# Pompeii in Sept `07



## rexos (Oct 16, 2006)

We plan to drive to Pompeii via eastern France, Switz, Milan etc and returning via the riviera to a campsite in Sth France for a few days, and wondered if anyone can suggest aire stopover points and campsites during the first two weeks in September. Is Camping Zeus near Pompeii ok?
Thanks
PS, Anyone care to join us?
Rex and Denise


----------



## billym (Dec 17, 2005)

We were in Pompeii last September. Camping Zeus, Camping Pompeii and Camping Spartacus are right by the ruins. As campsites go they are the pits. Driving around Pompeii, Naples etc is rather like being in a Playstation game and does not resemble anything we are used to. Having said that the campsites are infinately better than freecamping round there, that must be for the very tough or the MHF imprisonned. We stayed a couple of weeks on a Sosta in Rome ( Planet Camper ) and one at Marina del Pisa. As you get into France on the Cote D Azur there are loads of decent Aires all found on campingcar-infos


----------



## rexos (Oct 16, 2006)

*Pompeii Sept `07*

Come on you lot, why not join us?
We are on the 0200 P&O boat Sat 1st Sept, and driving through Reims to Basel, Milan and on to Naples. Have tried to book various sites next to the Pompeii ruins, with difficulty, so we will go on `spec`!
Hope the kids will be back at school!
Rex n Denise


----------



## Bernies (Mar 22, 2007)

We would love to join you - it sounds like a great trip - unfortunately we can't as we are over at the beginning of October after depositing my youngest at uni in Aberdeen. 

Have a great time! 

Bernie's OH


----------



## eddied (May 9, 2005)

*Pompei September 2007*

 
Ciao, e benvenuti.
Don't try and wildcamp around the Bay of Naples or Pompei, there just isn't really anywhere suitable. The only merit of the three campsites you mention is they're being so conveniento to the excavations.

- DATA BLOCK -

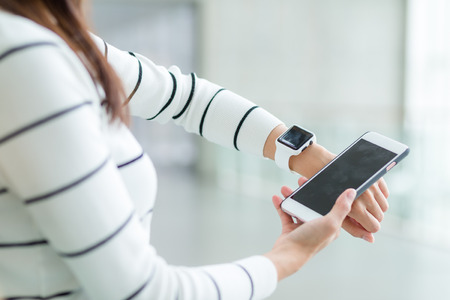 Woman connecting smartwatch and cellphoneの写真素材
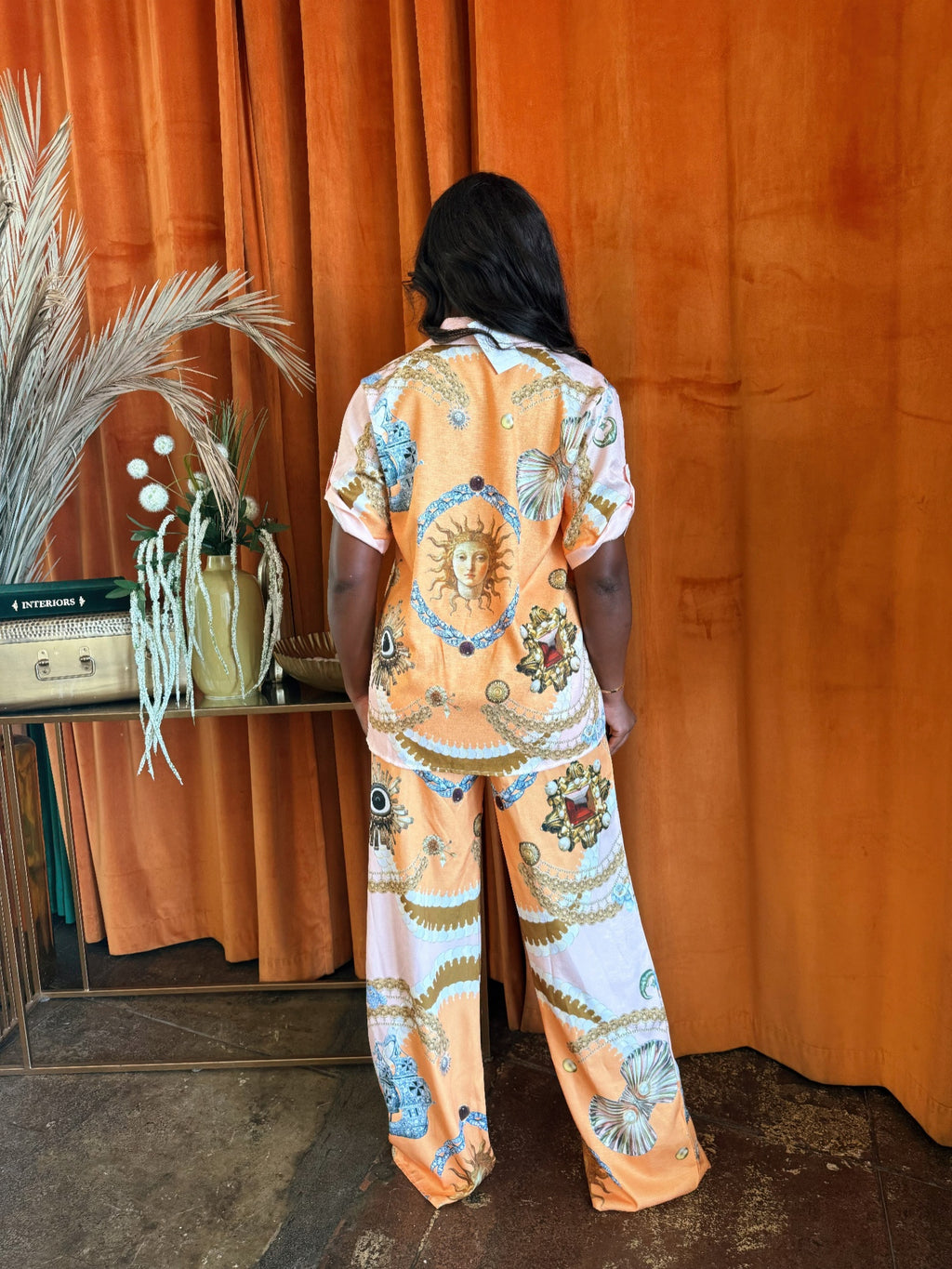 Solar Muse set: back view of orange-blue graphic print shirt and wide-leg pants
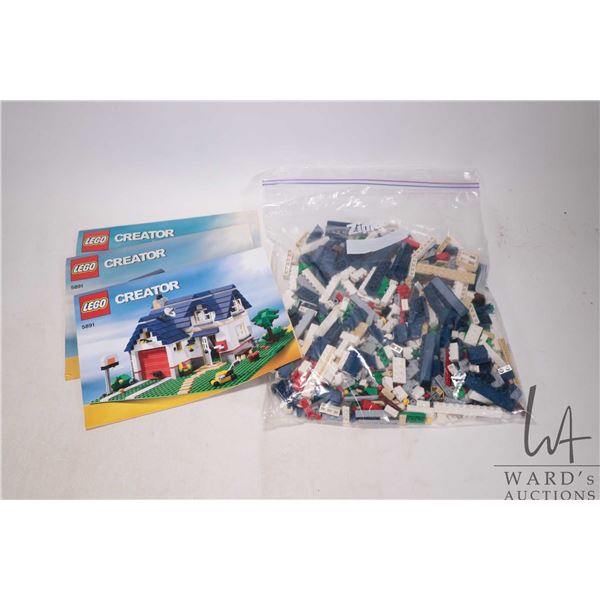 Lego "Creator" Apple Tree House No. 5891 with manual. Completeness not guaranteed or confirmed. Bid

- SET OF TASKS -
1 - From the Pompeii forum thread:
(a) Which three campsites does billym say are right by the ruins?
(b) Which boat and departure date does rexos give?
(c) Where is Bernies taking the youngest child before traveling?
2 - Quote the stretch of the Pompeii forum thread from "We would love" through "uni in Aberdeen.".
Answer using only the Pompeii forum thread.

- SOLUTIONS PER TASK -
1 -
(a) Camping Zeus, Camping Pompeii and Camping Spartacus.
(b) The 0200 P&O boat on Sat 1st Sept.
(c) To uni in Aberdeen.

2 -
We would love to join you - it sounds like a great trip - unfortunately we can't as we are over at the beginning of October after depositing my youngest at uni in Aberdeen.